In many deals on which we work, it has been customary to deliver certificates of officers. Sometimes the form of them is prescribed by a purchase agreement. Sometimes they are in support of an opinion. Sometimes they are required to bring down certain representations and warranties for closing.

Sometimes, however, they serve none of these functions. Sometimes we’re just giving them because it’s market to give them and it’s not worth a fight. And so we trudge off to compile articles, by-laws, authorizing resolutions and, worst of all, incumbency certificates for people who didn’t even sign anything on the deal, which adds more signatures and slows down the process. Then we swap ours with opposing counsel’s, making sure everyone signed everything correctly, and never look at them again.

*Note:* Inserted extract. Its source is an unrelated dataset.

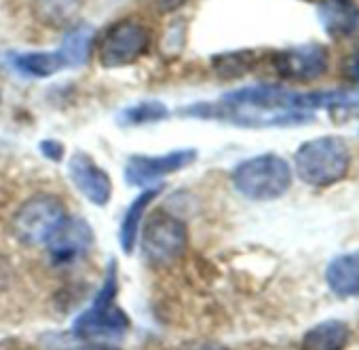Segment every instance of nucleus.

If that sounds like a waste of time and fees, we are in agreement, so I had a chat with some of my colleagues about when an officer’s certificate is actually a useful document. Here’s what I found for appropriate times for an officer’s certificate:

  1. When it is in support of an opinion. Nobody likes giving legal opinions. They can cost an extra five figures to do (not a price quote) and they are rarely if ever relied upon for anything. But even when we are giving a legal opinion, we are not giving it without an officer’s certificate that we rely on for the facts of the situation, so if you want an opinion, we need an officer’s certificate. Or we could skip both.
  2. When the closing is happening after the signing of the purchase agreement. We’ve all agreed to a bunch of representations and warranties in the purchase agreement that we’re all happy with. So what happens if something has changed between last month when we signed and now when we’re closing? How do we know everything is still fine? We get folks to sign officer’s certificates saying all of the representations and warranties are still as true as they were at the time of signing.
  3. When we think there is some gap in our public searches. As part of our transaction, do you need to file articles of amendment or something similar? We may ask you to provide a certified copy of that document from an officer of your corporation for our benefit so that we don’t wait three days (or more) to get a certified copy from the ministry.
  4. When we didn’t negotiate it away in the purchase agreement. Now, if I had my way, prescribed officer’s certificates wouldn’t be making appearances in purchase agreements unless it was for one of the above points, which would render this point moot, but the reality is that sometimes they sneak in as a closing deliverable. If so, go ahead and deliver it, as you don’t want to be missing a condition to close, but feel free to grit your teeth while doing so.

I am sure I have missed one or two situation-specific items here, but the main takeaway here is just that: these are situation specific. The general need for an officer’s certificate because it is “market” often ends up being a waste of time and paper, especially if there are sufficient representations and warranties in the purchase agreement, which should be your goal from the outset.